Saturday, August 29, 2020

It's funny how Spring sneaks up on you. I notice the obvious signs of its approach, the budding on the stems and the odd errant flower that has made an unexpectedly early entrance. There is also the perceptible warming of the air, the mildly scented eddies that suggest change is afoot. Then, all of a sudden, the jasmine is out, the plums rampantly in bloom. There is a constant drone of bees and of course, the sounds of people sneezing, though not necessarily in that order. Pollen can go to work at all hours.

Lunch with my beautiful wife in the city yesterday was uneventful, except that Sydney seemed more abandoned than last week. I am used now to the half-empty trains - what a blessing - but the streets in the very centre of town were thinly-populated canyons. Ordinarily they are surging with life.

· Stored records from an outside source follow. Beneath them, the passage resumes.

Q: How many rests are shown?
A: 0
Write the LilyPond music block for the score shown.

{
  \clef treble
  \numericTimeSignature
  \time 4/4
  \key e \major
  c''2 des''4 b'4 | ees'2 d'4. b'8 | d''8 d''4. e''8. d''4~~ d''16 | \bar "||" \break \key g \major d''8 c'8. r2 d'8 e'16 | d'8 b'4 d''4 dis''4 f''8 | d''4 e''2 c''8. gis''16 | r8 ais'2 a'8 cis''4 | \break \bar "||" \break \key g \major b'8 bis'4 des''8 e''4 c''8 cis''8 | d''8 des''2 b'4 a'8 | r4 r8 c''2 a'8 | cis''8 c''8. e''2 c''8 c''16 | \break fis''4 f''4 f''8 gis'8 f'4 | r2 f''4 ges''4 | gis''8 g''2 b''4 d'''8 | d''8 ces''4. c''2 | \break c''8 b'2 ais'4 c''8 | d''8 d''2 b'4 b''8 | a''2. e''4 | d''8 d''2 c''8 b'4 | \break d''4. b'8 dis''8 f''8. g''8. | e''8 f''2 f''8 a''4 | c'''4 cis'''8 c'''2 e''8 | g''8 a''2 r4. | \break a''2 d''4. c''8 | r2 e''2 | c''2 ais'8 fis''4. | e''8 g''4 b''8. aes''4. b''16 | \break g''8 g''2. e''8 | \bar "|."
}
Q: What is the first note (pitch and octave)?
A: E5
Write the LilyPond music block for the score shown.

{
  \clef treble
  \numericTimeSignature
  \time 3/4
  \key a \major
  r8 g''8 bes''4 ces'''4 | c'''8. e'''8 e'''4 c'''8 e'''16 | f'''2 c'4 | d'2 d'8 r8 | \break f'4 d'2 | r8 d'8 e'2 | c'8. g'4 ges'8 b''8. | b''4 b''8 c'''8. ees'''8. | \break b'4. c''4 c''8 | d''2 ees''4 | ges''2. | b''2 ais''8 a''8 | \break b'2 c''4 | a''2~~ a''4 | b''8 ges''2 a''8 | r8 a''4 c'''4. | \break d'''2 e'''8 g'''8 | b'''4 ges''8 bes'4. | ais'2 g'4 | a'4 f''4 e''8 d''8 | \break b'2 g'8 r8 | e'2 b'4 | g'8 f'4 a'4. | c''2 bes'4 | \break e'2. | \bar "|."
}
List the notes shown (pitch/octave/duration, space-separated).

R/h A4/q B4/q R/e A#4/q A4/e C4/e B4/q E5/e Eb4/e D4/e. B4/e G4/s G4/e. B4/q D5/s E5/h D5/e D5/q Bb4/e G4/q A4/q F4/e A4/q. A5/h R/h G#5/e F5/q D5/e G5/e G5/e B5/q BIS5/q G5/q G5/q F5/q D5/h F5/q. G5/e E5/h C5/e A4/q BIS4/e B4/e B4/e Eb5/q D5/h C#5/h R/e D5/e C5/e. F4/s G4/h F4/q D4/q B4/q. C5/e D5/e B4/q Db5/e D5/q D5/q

I cannot help but feel that we are turning a page in the human project - if you don't mind me calling it that - in which survival depends on some key decisions that are being made now.  By that I mean things are done and things that are left undone, since not to act is also a part of decision-making. To watch the antics in America, a country that should be offering genuine leadership by word and example, is dispiriting, to say the least. There are lots of good people, of course, trying to make a difference.

But where the power lies there is a brain-dead rot that offers neither hope nor the prospect of change, just more of the same. That is a recipe for extinction.